Lombok Timur (Inside Lombok) – Pemerintah Kabupaten Lombok Timur (Lotim) bersama Institut Lingkaran Pendidikan Alternatif untuk Perempuan (KAPAL) dan Lembaga Pengembangan Sumber Daya Mitra (LPSDM) NTB menegaskan komitmen untuk menghapus praktik perkawinan anak yang masih marak terjadi di daerah ini.
Kepala desa (Kades) dan kepala wilayah (Kawil) dipandang sebagai aktor kunci pencegahan karena peran mereka sangat menentukan dalam proses administrasi pernikahan. Sebanyak 200 kades dan Kawil dari desa dengan kasus perkawinan anak tertinggi mengikuti penguatan kapasitas yang digelar pada Selasa (9/9/2025) di Ballroom Kantor Bupati Lotim. Kegiatan ini bertujuan agar para pemimpin desa mampu menjadi benteng pertama dalam mencegah terjadinya perkawinan anak.
Sekda Lotim, Juani Taopik, menegaskan bahwa perkawinan anak merupakan persoalan mendasar yang berdampak pada pendidikan, kesehatan, hingga angka kematian ibu dan anak. “Kita harus bersama-sama mengatasinya, terutama melalui peran Kades dan Kawil sebagai garda terdepan,” katanya.
Direktur Institut KAPAL Perempuan, Budhis Utami, menyampaikan bahwa perkawinan anak merampas hak anak perempuan atas kesehatan, pendidikan, dan masa depan. “Menghentikan perkawinan anak berarti memutus mata rantai kemiskinan dan risiko kesehatan lintas generasi,” tegasnya.
Hal senada disampaikan Direktur LPSDM, Ririn Hayudiani, ia mengatakan bahwa Kades dan Kawil harus berani menolak dan tidak memberi izin jika terdapat perkawinan anak. Sementara itu, seorang dokter kandungan, dr. Khoiron Tamami, menyoroti risiko medis berat akibat praktik ini, mulai dari pendarahan saat persalinan hingga depresi pasca melahirkan.
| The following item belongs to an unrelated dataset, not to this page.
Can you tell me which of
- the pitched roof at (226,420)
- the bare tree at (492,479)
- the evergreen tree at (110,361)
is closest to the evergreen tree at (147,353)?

Kegiatan tersebut juga membahas aspek hukum sesuai UU TPKS yang menegaskan perkawinan anak sebagai tindak pidana kekerasan seksual. Selain itu, peserta diberi pemahaman terkait dampak sosial-ekonomi, risiko stunting, hingga rendahnya capaian pendidikan yang diakibatkan perkawinan anak. Melalui penguatan peran Kades dan Kawil, Pemda Lotim menargetkan lahirnya gerakan kolektif di tingkat desa untuk menekan angka perkawinan anak dan menyelamatkan generasi muda dari dampak buruknya.